Nova Scotians will have a new premier by spring, says political analyst

Nova Scotians will have a new premier by spring, says political analyst

A political analyst says he anticipates Nova Scotia will have a new premier by early spring.

Chris Lydon, the regional senior vice-president at m5 Public Affairs in Halifax, said he believes the party will take a couple of months to learn how to organize an election during the COVID-19 pandemic and then a few more months to give Liberal leadership candidates time to campaign.

"Don't forget, this is an internal party popularity contest and the winner becomes premier, not just leader, so it'll be enticing, I think, for a number of candidates," he told CBC's Mainstreet.

Premier Stephen McNeil announced Thursday that he will be stepping down after 17 years in public office, the last seven of which have been as premier. He said he will continue to act as premier and Liberal Party leader until the party chooses a replacement. He said he expects a leadership campaign to take months.

Nova Scotia does not have fixed election dates but is due for an election by 2022.

McNeil, who represented Annapolis in the legislature, said he made the decision to resign prior to the pandemic, but reconsidered when the coronavirus arrived in Nova Scotia in March.

Barbara Emodi, a former communications professor at Mount Saint Vincent University in Halifax, said McNeil stepped down at exactly the right time.

"He really has been the captain of this little ship through the pandemic [and] is being very much lauded across the country for the job he's done," Emodi told Mainstreet. "And to to go out at the height of your popularity has got to feel good."

McNeil's legacy

During the announcement, McNeil reflected on key moments of his career, mentioning the recent presumed consent organ donation bill and the Nova Scotia Home for Colored Children inquiry. McNeil also issued a formal apology in 2014 to the former residents who were abused at the Dartmouth, N.S., orphanage.

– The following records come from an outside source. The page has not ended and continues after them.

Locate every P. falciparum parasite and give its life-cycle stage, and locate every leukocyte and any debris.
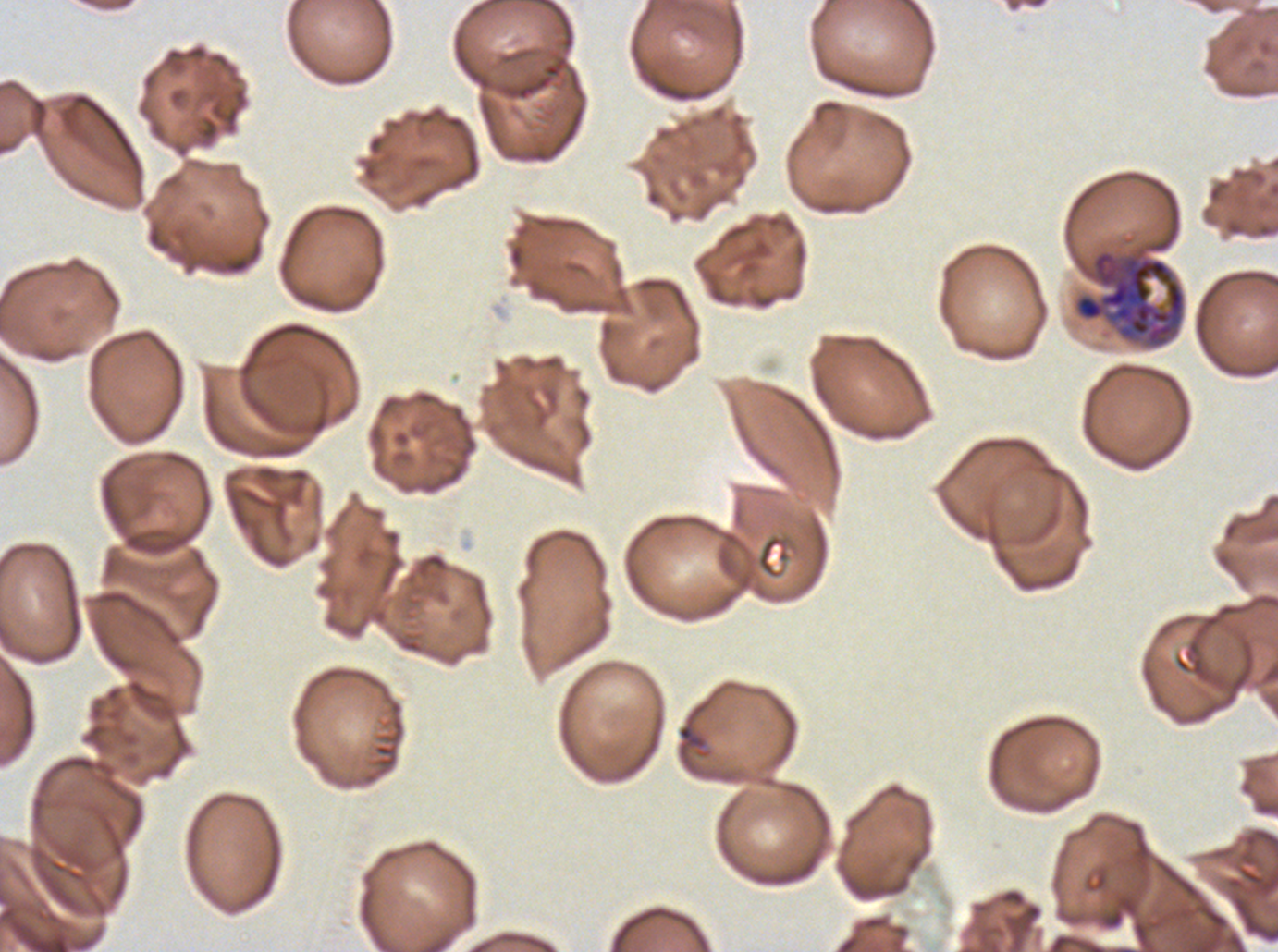

Approximate bounding boxes as [x1, y1, x2, y2] in pixels.
Rings: [677, 723, 707, 751].
Early schizonts: [1074, 250, 1186, 348].
No late-ring/early-trophozoite forms, mid trophozoites, late trophozoites, late schizonts, segmenters, gametocytes, leukocytes, or debris observed.

{
  "image_size": "1278×952 pixels",
  "field_of_view": "one sub-image of a larger composite",
  "stain": "Giemsa",
  "specimen": "P. falciparum from a patient in The Gambia, cultured ex vivo for 24 to 48 hours",
  "preparation": "thin blood smear",
  "life_cycle_stages_observed": "ring, early schizont"
}Assess this cell for malaria.
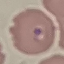

It is parasitized.

capture = smartphone camera at the microscope eyepiece
image type = automatically extracted cell patch, resized to 64 × 64 pixels
stain = Giemsa
preparation = thin smear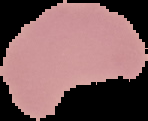

image type = segmented cell region with the area outside set to black
result = malaria parasites detected
image size = 148×121 pixels
preparation = thin blood smear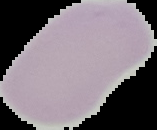

Summary:
  - Result: no malaria parasites detected
  - Preparation: thin blood smear
  - Image size: 157×130 pixels
  - Image type: segmented cell region with the area outside set to black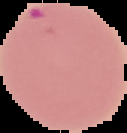

Summary:
  - Malaria status: parasitized
  - Image type: segmented cell region on a black background
  - Preparation: thin blood smear
  - Image size: 127×133 pixels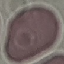

Malaria status: uninfected. Acquired by smartphone through the microscope eyepiece. Giemsa-stained preparation. Thin blood film. Automatically extracted cell patch, resized to 64 × 64 pixels.Classify this cell by malaria status.
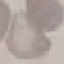
Uninfected.

image type = automatically extracted cell patch, resized to 64 × 64 pixels
capture = smartphone through the microscope eyepiece
stain = Giemsa
preparation = thin smearLocate every Plasmodium parasite.
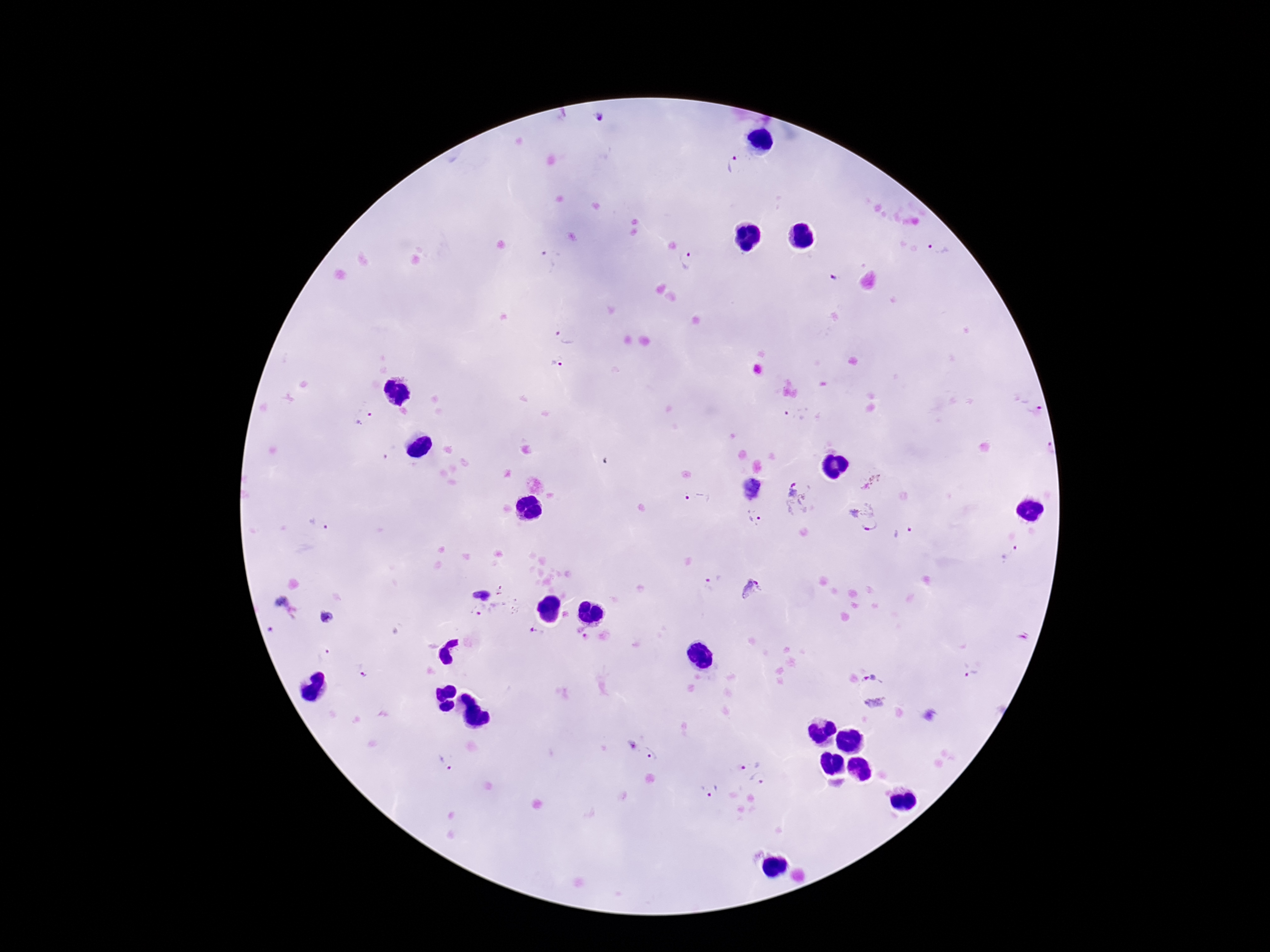
Approximate object centers, in pixels from the top-left corner.
Plasmodium parasites: (x=599, y=120), (x=733, y=164), (x=940, y=246), (x=552, y=259), (x=689, y=261), (x=835, y=277), (x=566, y=336), (x=557, y=368), (x=800, y=413), (x=365, y=418), (x=391, y=453), (x=872, y=482), (x=752, y=490), (x=799, y=497), (x=697, y=498), (x=862, y=517), (x=755, y=518), (x=319, y=526), (x=903, y=533), (x=1012, y=554), (x=712, y=575), (x=480, y=588), (x=750, y=588), (x=500, y=591), (x=285, y=608), (x=495, y=615), (x=329, y=619), (x=536, y=632), (x=582, y=633), (x=322, y=655), (x=874, y=673), (x=970, y=673), (x=366, y=676), (x=875, y=703), (x=632, y=744), (x=652, y=756), (x=750, y=761), (x=443, y=765), (x=758, y=780), (x=709, y=791).

Summary:
  - Preparation: thick blood film
  - Patient malaria status: infected
  - Capture: smartphone camera through the microscope eyepiece
  - Stain: Giemsa
  - Image size: 1270×952 pixels
  - Field of view: one from this slide
  - Magnification: 100xName the parasite shown.
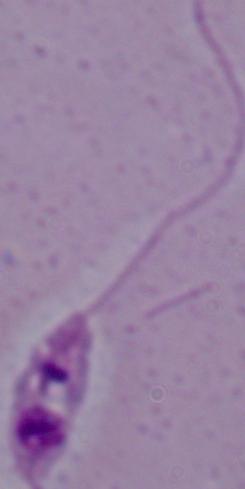
Leishmania.

Micrograph. 1000x magnification.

"He's the premier that addressed the Home for Colored Children when other premiers wouldn't," said Michelle Coffin, a former political science professor at Dalhousie University and Saint Mary's University who worked with McNeil before he became premier.

"He's the premier that committed to and followed through on Boat Harbour when no other premier did. And he's the premier that worked harder than any other to build, not maintain, but to build stronger relationships with the province's Indigenous leadership," she told Mainstreet.

"And for that, I think Liberals will look back and will think that he provided a great legacy for Liberals over this 17-year period."

She said she was surprised McNeil didn't discuss his balanced budgets.

"He's very committed to his economic vision of the future and while some might not agree with those decisions, he had the fortitude that other premiers have not had to follow through on many of those difficult decisions," Coffin said.

But Lydon said McNeil was likely speaking from the heart during his announcement.

"His legacy will show him to have been a financial steward ... and that's what history will write," he said. "But these more emotionally substantive public policy initiatives that he was able to champion and get across the line, today are what's going to be most important to him."

CBC
CBC

But Coffin said he wasn't able to do it all. She said he often didn't take advantage of the surpluses the province had under his watch.

"When he became Liberal leader in 2007, the most important issue to him was poverty ... I'm surprised that when he became premier, there was not more attention given to alleviating poverty in the province," she said.

According to a 2019 report, one in four mainland children and one in three Cape Breton children live in poverty. The national child poverty average is one in five.

"I did not think that's where we would be today after seven years of his leadership," Coffin said.